Notes on Neapolitan and Naimipour text

Some adaptations were made to write mathematical notation on the keyboard:
     1.  "a^b" means "a to the power b" or "a with superscript b".
     2.  "a_b" means "a with the subscript b".
     3.  "<=" means "less than or equal to".
     4.  "Theta" is the Greek capital theta.

Purposes of the Course

Learn to estimate and use information on running time: This is covered in Chapters 1-4 and in Appendix B. There are a couple of points that could be emphazied more. First, worst-case run time can be more important that average-run time if the algorithm is used in a time-critical application such as controlling a robot's response to pontentially dangerous situations. Second, although our study of average-case run times assumes all initial situations are equally likely, this assumption may fail. In that case, we can be misled. For example, the average running time for Quicksort is better than for Mergesort but if input is frequently sorted, then Quicksort may be slower.
Learn to recognize different types of algorithms and their strengths and weaknesses: Some information on this is given at the start of the notes for Chapters 2-4.
Be introduced to the subject of obtain lower bounds for problems: See Chapters 7 and 8.
Learn some things about designing algorithms: Mostly this is learning by studying algorithms. In general, designing an efficient algorithm for a new problem is difficult. There are some general principles to keep in mind.
- Try to solve the problem by thinking in terms of an algorithm type.
- Be open to the idea of keeping track of additional data in designing an algorithm. Examples where this is needed: Exercises 2.42 and 3.33, the D^(k)[i][j] arrays in Floyd's algorithm (without them, there's no smaller problem to build on for dynamic programming!), the touch[ ] array in Dijkstra's algorithm (although this could be considered just a matter of efficiency)
- If numbers are involved, sorting may improve efficiency. (Kruskal's algorithm sorts edges, sorting is done in the 0-1 Knapsack problem to obtain an order for making decisions, and there are many other examples)
- Keeping track of additional data may improve efficiency.
- Appropriate data structures may improve efficiency. This may be as simple as a sorted list (noted earlier), or may be more complex as in Kruskal's algorithm.

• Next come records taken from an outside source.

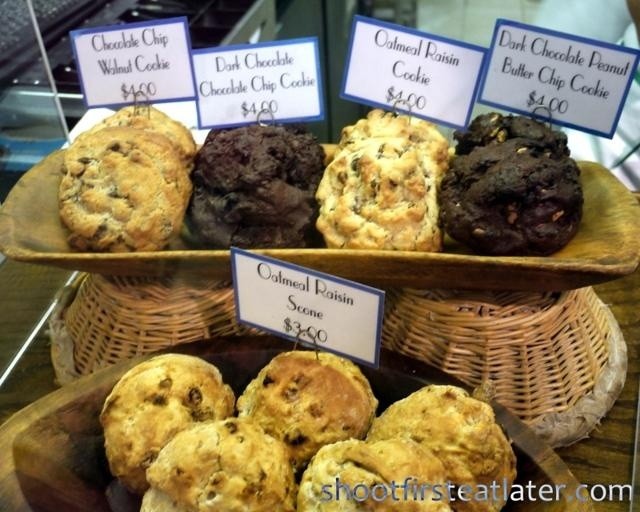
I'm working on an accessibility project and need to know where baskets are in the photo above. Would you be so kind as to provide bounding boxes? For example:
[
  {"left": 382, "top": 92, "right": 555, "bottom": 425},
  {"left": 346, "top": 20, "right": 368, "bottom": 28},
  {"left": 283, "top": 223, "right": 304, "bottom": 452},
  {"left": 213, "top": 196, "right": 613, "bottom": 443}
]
[{"left": 47, "top": 271, "right": 630, "bottom": 448}]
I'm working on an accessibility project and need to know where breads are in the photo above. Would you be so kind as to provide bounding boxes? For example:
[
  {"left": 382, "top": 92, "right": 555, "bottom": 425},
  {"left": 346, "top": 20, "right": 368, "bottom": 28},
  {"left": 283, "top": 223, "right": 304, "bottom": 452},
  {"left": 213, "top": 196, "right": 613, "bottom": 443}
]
[
  {"left": 60, "top": 102, "right": 584, "bottom": 255},
  {"left": 58, "top": 350, "right": 586, "bottom": 512}
]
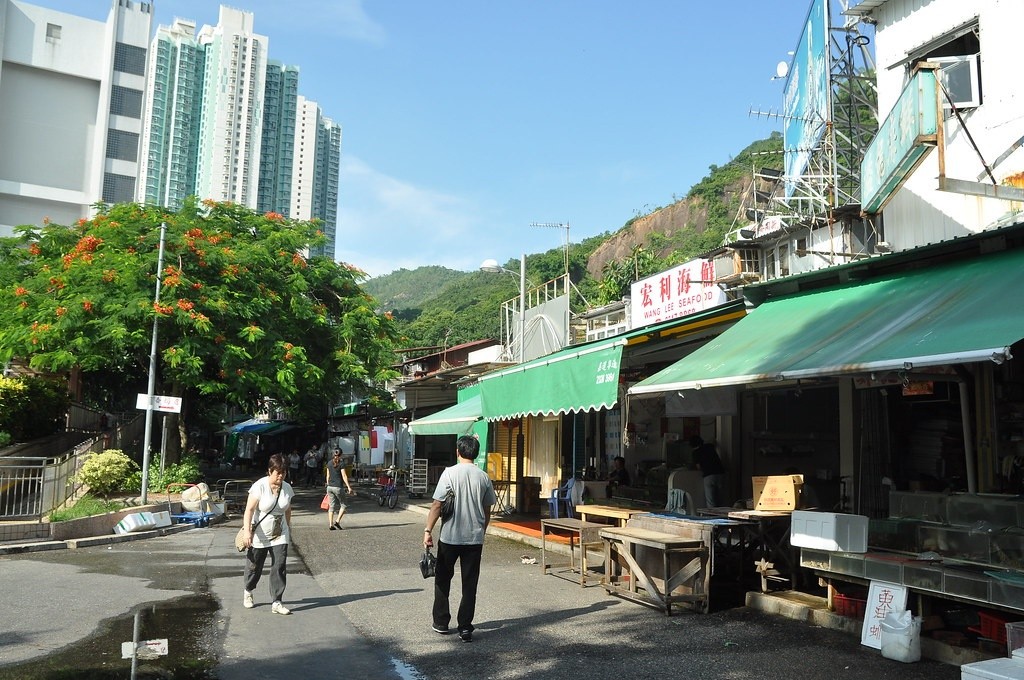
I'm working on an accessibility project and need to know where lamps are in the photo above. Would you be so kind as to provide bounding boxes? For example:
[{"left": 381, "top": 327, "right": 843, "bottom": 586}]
[
  {"left": 759, "top": 168, "right": 782, "bottom": 183},
  {"left": 746, "top": 209, "right": 762, "bottom": 222},
  {"left": 752, "top": 190, "right": 770, "bottom": 203},
  {"left": 739, "top": 230, "right": 754, "bottom": 240}
]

Brief Notes on Neapolitan and Naimipour Text

Ch. 1 Ch. 2 Ch. 3 Ch. 4 Ch. 5 App. A App. B

You can step through some of the algorithms in the text by going to http://students.ceid.upatras.gr/~papagel/, clicking on "Algorithms Tutoring Web Page", and choosing an algorithm. (Thanks to Long Huynh, 188 student, Spring 2000.)

page vii: Read to learn about the nature of the text.
page viii: Read to get a quick overview of the text.

Chapter 1

page 26: You can do arithmetic with O(...) notation beyond what the text discusses. I'll discuss it very briefly in class since it appears in the literature.
page 37: Also useful: If g(n) is in o(f(n)), then f(n) + rg(n) is in Theta(n) for all real r. (#7 in the text can only be used when r > 0.)
page 37: Also useful: n! is in Theta((n/e)^(n+1/2)).
For analyzing algorithms, it is useful to know that 1^k + 2^k + ...+ n^k is a polynomial of degree k+1 whose leading term is n^(k+1)/(k+1). This is true even if we omit some terms at the start of the sum and add or omit some at the end. For example, the sum could start at 3^k and end at (n+1)^k. It follows that the sum is n^(k+1)/(k+1) plus something in o(n^(k+1)). To illustrate, if we must sum k(n-k), we can think of this as "n times the sum of k" minus "the sum of k^2". This gives us n(n^2/2) - n^3/3 = n^3/6 plus something in o(n^3). Hence the sum is in Theta(n^3).

Chapter 2

Overview of Divide and Conquer: Works well when problem can be divided into a few significantly smaller problems and the solutions combined into a solution for the original problem without extensive effort. Determining run-time complexity class leads to a recursion. Obtaining a recursion is often easy, but not always. The divide and conquer approach is referred to as top down.
page 51: Be careful in reading the analysis of the binary search algorithm. When n is a even (e.g., a power of 2), the list is split into two unequal pieces with the right-hand piece being the larger and containing exactly n/2 elements.
Sec. 2.7: One problem with mostly theoretical calculations as done in this section is that you may leave something out; for example, overhead in calling a routine; or you may miscalculate the time for the basic operation. An alternative approach is to get actual times if the operating system allows you to do that. Fortunately, finding the exact value of n at wich the threshold occurs is seldom important because the times for the two algorithms are usually close together for a range of values of n near the threshold. You can see this in Table 2.5 on page 82

Chapter 3

Overview of Dynamic Programming: Works well when solution can be built up step by step from solution to smaller problems, frequently using the principle of optimality (p. 103). The approach is referred to as bottom up. In contrast to divide and conquer, dynamic programming code contains loops instead of recursive calls. Analysis is usually fairly easy.
Section 3.1: Algorithms 3.1 and 3.2 can be improved for large k by using the first equality in the section to note that the binomial coefficient is unchanged when k is replaced by n-k, whence we may assume that k <= n/2.
page 91: How bad can this algorithm be? The binomial coefficient is largest when k is the floor of n/2. It can be shown that the algorithm computes Theta(2^n/sqrt(n)) binomial coefficients. Compare with the worst case of Algorithm 3.2.
Section 3.2: It may have been nicer if the superscripts on D[i,j] were one larger because:
- The superscript would be the maximum number of edges allowed in looking for shortest paths from i to j.
- It would agree with the notation in graph theory.
- It would agree with the notation in matrix theory because then D^(k) = W^k where W is thought of as a matrix but matrix multiplication is done differently: "times" becomes "plus" and "plus" becomes "minimum". For example, in AxC,
  a[i,1] c[1, j] + ... + a[i, n] c[n, j] becomes min(a[i,1]+c[1, j], ..., a[i, n]+c[n, j]).
page 97: In the first line of Example 3.2, "exemplary" has one of its secondary meanings "serving as a model or example", not its primary meaning "commendable".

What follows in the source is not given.